## What is being asked
Using the single-nuclei isolation procedure, explain why the sample was stained with 7-AAD before sorting.

The EC was macroscopically dissected out (approx. 1 mm3) in the digest medium (1x PBS (Thermo Fisher Scientific), 1x Penicillin-Streptomycin (Sigma-Aldrich)), transferred to a 3.5cm Petri dish and incubated in 1mL papain solution for 30 min at 37°C. The tissue was gently triturated 20 times. The cell suspension was diluted with 1 mL FBS (BioWest) and centrifuged for 5 min at 300 g at room temperature (RT). The supernatant was discarded and the cell pellet was resuspended in 2.7 mL digestion media (1x Neurobasal medium (Thermo Fisher Scientific), 10% FBS (BioWest), 1x Penicillin-Streptomycin (Sigma-Aldrich)), 300 uL albumin-ovomucoid inhibitor, and 150 uL DNAse solution. The cell suspension was carefully layered on top of 5 ml of albumin-inhibitor solution in a 15 mL falcon tube and centrifuged for 6 min at 70 g at RT. The supernatant was discarded and the cell pellet was resuspended in 5 mL cell-resuspension media (1x Neurobasal medium (Thermo Fisher Scientific), B27 (Thermo Fisher Scientific), 1x Penicillin-Streptomycin (Sigma-Aldrich), bFGF (5 ng/ml, Prospec). The cells were counted (NucleoCounter, ChemoMetec) and ranged in viability from 80.4 - 88.4% (Viability and Cell Count assay), diluted to 100-2000 cells/uL used for single-cell library preparation.
Single-nuclei isolation
Nuclei extraction was performed as described before (Krishnaswami et al., 2016) with the following modifications (Pfisterer et al., 2020). Prior to nuclei extraction, nuclei isolation medium 1 (NIM1) (250 mM sucrose, 25 mM KCl, 5 mM MgCl2, 10 mM Tris Buffer pH8), NIM2 (NIM1 buffer supplemented with 1 μM DTT (Thermo Fisher Scientific) and 1x EDTA-free protease inhibitors (Roche) and homogenization (NIM2 buffer supplemented with Recombinant RNase Inhibitor (0.4 U/μL, Takara), SUPERase in (0.2 U/μL, Thermo Fisher Scientific) and Triton (0.1% v/v, Sigma-Aldrich)) buffers were prepared. Briefly, sectioned frozen brain tissue was placed into pre-cooled 1ml dounce homogenizer (Wheaton) with 1ml ice-cooled homogenization buffer. Tissue was dissociated on ice using 5-6 strokes with the loose pestle and 15-17 strokes with the tight pestle. Homogenate was first filtered through a 70 μm filter. Nuclei were collected (900 g, 10 min) and resuspended in 500μl staining buffer (nuclease free PBS (1X, Thermo Fisher Scientific), BSA (0.5% wt/vol, Sigma-Aldrich), SUPERase in (0.2 U/μL, Thermo Fisher Scientific)). The sample was stained with 7-AAD (2ug/uL, Sigma-Aldrich) in order to visualize nuclei during FACS sorting. 7-AAD positive nuclei were FACS-isolated (70 μm nozzle, BD Biosciences, BD FACSAria™) into a 1.5ml eppendorf tube containing 10 μl 10% nuclease free BSA (Thermo Fisher Scientific). Single 7-AAD+ nuclei were isolated using the gating strategy similar to Pfisterer et al (Pfisterer et al., 2020).

Items in a dataset
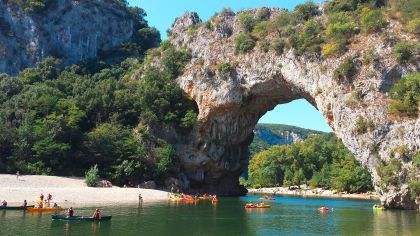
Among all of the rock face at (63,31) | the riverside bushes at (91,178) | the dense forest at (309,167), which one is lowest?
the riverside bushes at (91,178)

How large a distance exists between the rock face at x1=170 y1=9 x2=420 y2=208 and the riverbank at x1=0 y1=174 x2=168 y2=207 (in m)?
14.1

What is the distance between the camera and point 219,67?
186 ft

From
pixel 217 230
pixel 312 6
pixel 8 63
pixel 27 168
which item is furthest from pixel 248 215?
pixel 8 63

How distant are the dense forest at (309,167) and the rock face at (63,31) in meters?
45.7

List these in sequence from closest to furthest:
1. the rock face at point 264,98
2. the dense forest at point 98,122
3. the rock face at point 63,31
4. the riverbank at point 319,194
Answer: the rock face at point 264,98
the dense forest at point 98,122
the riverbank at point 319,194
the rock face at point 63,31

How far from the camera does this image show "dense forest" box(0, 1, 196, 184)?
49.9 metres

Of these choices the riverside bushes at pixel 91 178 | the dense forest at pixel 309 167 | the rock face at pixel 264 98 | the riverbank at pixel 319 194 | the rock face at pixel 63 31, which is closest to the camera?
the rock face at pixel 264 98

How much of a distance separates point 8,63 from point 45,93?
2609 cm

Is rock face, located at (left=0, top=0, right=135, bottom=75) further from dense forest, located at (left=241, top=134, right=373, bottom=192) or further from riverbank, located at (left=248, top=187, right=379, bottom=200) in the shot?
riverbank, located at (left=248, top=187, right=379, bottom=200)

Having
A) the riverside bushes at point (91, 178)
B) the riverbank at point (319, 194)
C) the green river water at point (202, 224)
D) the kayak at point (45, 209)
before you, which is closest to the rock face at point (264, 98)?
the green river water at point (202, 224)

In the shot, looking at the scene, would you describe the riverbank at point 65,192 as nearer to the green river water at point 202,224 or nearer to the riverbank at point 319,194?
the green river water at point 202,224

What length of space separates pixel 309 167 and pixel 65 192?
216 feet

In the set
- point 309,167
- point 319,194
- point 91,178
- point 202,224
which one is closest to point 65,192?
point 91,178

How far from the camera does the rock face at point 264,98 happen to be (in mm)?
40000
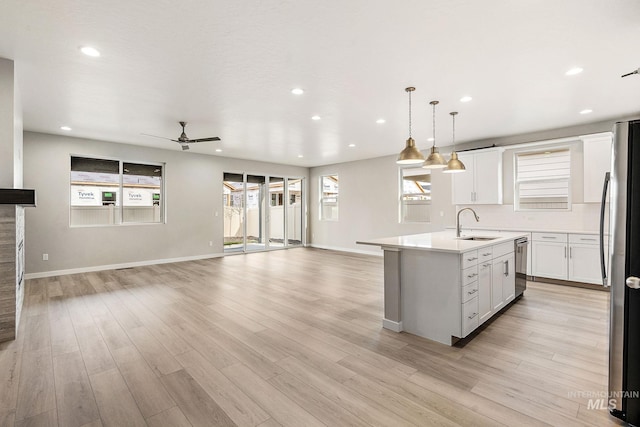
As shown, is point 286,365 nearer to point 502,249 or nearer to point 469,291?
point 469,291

==

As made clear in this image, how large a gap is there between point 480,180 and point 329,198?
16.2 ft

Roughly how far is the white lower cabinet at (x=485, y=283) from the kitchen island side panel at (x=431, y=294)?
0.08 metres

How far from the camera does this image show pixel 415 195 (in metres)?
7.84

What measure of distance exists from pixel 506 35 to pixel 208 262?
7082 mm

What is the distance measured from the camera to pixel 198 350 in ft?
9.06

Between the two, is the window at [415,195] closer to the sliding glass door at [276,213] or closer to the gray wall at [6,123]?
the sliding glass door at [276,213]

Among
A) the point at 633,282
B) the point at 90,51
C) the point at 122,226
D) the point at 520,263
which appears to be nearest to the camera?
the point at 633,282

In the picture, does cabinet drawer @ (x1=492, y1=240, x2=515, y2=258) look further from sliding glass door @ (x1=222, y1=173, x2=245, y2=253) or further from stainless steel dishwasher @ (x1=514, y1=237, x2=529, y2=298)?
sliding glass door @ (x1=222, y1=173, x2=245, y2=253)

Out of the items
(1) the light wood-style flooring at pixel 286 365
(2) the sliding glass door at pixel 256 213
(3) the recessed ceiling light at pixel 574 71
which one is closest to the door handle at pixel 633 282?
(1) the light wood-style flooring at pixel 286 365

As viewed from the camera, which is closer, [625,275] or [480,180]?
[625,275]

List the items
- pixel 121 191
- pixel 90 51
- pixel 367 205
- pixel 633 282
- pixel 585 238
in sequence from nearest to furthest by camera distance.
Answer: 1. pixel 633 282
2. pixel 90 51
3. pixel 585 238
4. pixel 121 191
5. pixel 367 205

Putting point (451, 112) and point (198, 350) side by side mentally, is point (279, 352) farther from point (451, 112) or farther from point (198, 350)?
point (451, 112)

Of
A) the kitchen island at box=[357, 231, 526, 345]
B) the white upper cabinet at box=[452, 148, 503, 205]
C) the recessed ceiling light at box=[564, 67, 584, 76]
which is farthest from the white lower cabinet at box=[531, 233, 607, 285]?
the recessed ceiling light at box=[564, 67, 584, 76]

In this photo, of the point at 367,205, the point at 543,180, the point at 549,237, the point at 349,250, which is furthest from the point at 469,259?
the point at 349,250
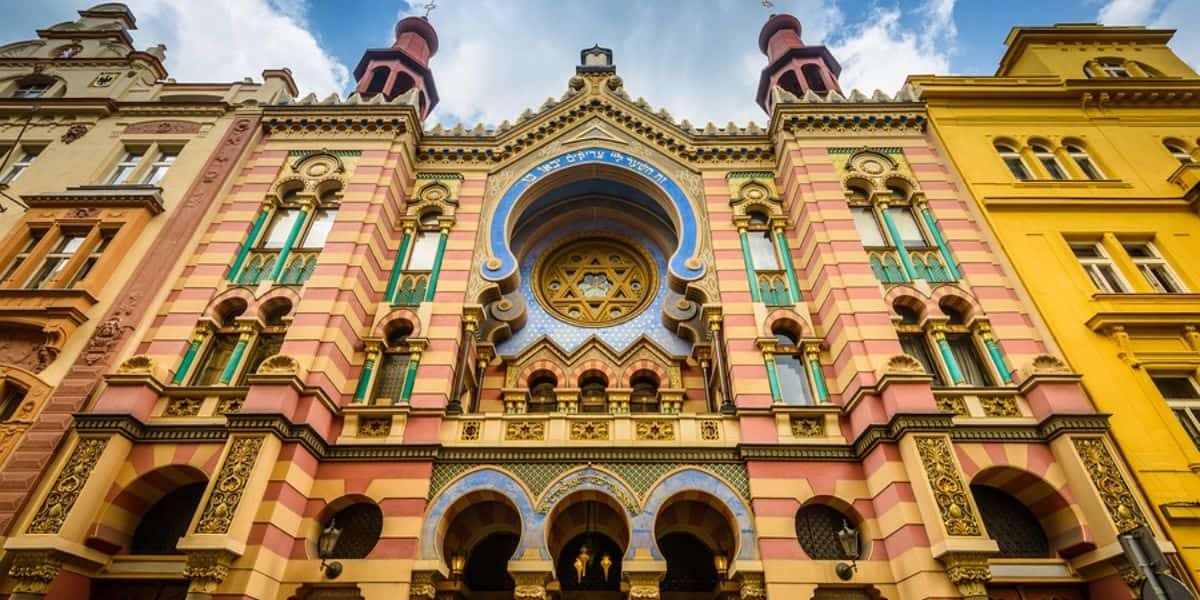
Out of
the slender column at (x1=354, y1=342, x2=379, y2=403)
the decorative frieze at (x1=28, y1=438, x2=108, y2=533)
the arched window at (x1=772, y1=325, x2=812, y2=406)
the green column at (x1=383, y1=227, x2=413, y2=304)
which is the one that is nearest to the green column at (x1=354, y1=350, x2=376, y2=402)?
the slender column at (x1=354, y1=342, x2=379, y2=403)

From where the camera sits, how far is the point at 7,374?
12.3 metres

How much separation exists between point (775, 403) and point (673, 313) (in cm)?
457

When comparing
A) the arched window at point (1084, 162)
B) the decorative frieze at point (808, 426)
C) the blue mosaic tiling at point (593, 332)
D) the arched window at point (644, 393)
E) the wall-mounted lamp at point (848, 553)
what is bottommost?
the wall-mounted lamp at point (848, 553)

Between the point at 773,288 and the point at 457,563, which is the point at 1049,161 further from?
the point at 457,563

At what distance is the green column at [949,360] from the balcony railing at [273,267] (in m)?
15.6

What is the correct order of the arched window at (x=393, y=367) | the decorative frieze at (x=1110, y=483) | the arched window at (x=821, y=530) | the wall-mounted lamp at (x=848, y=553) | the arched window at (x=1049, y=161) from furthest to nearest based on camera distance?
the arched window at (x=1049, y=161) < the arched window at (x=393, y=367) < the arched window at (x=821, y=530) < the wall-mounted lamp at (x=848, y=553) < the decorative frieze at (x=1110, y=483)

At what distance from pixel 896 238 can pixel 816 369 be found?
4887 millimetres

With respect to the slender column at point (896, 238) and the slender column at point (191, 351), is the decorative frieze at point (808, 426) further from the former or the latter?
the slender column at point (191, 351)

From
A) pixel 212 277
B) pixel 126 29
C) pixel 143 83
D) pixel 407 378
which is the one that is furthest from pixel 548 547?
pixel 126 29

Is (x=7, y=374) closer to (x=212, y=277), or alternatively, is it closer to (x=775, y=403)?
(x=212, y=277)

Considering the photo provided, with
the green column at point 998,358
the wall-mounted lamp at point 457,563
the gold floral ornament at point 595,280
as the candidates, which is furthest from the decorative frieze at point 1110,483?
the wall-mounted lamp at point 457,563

---

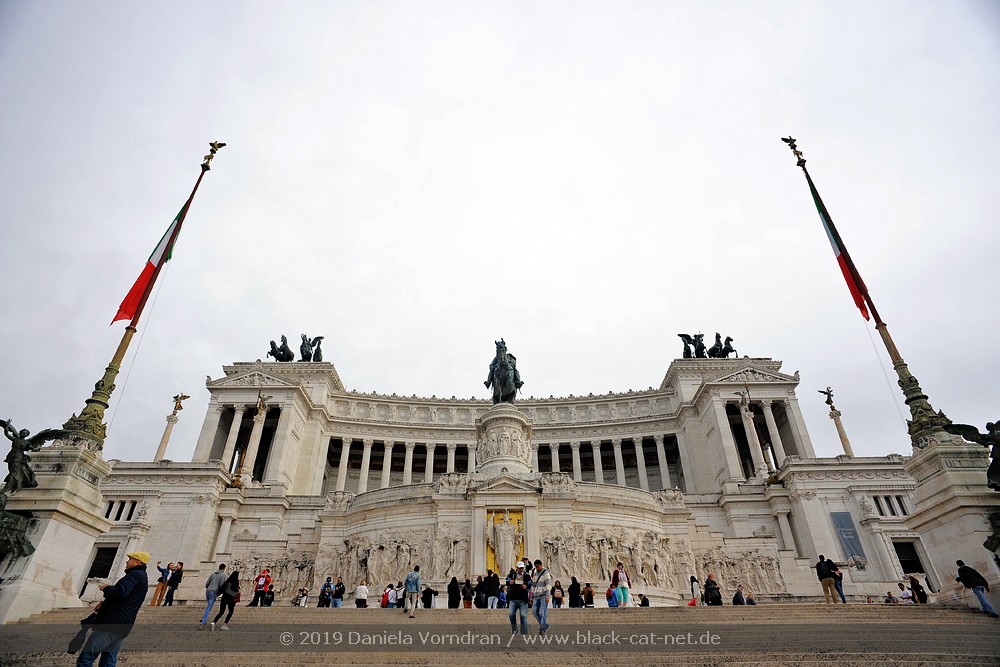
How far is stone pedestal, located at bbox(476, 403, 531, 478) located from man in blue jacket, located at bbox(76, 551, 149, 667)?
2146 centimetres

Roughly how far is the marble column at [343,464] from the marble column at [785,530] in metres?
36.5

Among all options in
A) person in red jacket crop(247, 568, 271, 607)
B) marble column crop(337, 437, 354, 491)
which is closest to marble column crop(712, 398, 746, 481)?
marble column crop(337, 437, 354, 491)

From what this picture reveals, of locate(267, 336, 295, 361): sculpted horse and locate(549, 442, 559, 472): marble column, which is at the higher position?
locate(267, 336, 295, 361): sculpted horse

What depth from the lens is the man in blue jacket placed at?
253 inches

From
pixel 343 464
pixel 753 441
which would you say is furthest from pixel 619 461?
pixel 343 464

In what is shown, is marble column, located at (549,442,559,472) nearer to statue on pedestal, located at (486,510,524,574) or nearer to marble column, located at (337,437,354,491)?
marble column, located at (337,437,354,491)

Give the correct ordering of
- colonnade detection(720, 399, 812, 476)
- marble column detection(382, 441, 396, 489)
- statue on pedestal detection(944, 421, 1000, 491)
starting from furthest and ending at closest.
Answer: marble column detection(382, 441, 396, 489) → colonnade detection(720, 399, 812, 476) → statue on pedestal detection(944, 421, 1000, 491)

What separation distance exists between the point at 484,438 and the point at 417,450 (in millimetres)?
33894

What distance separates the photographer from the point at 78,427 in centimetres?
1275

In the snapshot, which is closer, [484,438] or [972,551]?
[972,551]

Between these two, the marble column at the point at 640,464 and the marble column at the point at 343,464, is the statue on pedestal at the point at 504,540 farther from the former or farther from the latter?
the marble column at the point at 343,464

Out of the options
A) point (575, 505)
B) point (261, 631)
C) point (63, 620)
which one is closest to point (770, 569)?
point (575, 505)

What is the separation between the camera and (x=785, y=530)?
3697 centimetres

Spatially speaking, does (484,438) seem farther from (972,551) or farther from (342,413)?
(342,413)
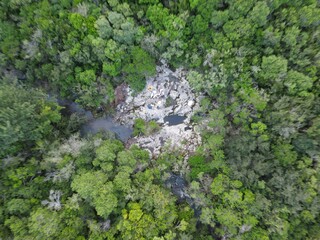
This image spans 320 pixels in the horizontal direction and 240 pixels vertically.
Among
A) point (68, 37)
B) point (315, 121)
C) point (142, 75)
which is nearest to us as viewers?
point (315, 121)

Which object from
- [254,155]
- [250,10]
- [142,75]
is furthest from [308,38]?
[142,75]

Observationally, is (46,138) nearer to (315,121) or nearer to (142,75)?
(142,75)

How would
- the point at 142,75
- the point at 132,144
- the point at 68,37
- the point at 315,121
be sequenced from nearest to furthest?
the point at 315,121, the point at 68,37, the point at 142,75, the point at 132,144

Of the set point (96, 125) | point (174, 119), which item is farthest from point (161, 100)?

## Problem solution
The sample was stained with 7-AAD so the nuclei could be visualized during FACS sorting. This made it possible to isolate the 7-AAD-positive nuclei into a tube containing nuclease-free BSA.